These ruins of the statue
of Rameses the Great inspired the following sonnets in 1817:
by Percy Bysshe Shelley
I met a traveller from an antique land
Who said: Two vast and trunkless legs of stone
Stand in the desert. Near them, on the sand,
Half sunk, a shattered visage lies, whose frown,
And wrinkled lip, and sneer of cold command,
Tell that its sculptor well those passions read
Which yet survive, stamped on these lifeless things,
The hand that mocked them, and the heart that fed;
And on the pedestal these words appear:
My name is Ozymandias, king of kings:
Look on my works, ye Mighty, and despair!

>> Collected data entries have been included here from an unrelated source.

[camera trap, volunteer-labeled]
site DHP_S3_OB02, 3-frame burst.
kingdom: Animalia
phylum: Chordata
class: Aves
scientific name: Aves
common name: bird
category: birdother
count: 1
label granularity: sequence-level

Nothing beside remains. Round the decay
Of that colossal wreck, boundless and bare
The lone and level sands stretch far away.
a Stupendous Leg of Granite,
Discovered Standing by Itself in the Deserts of Egypt, with the Inscription Inserted Below
by Horace Smith
In Egypts sandy silence, all alone,
Stands a gigantic Leg, which far off throws
The only shadow that the Desert knows.
I am great Ozymandias, saith the stone,
The King of kings: this mighty city shows
The wonders of my hand. The citys gone!
Nought but the leg remaining to disclose
The site of that forgotten Babylon.
We wonder, and some hunter may express
Wonder like ours, when through the wilderness
Where London stood, holding the wolf in chase,
He meets some fragment huge, and stops to guess
What wonderful, but unrecorded, race
Once dwelt in that annihilated place.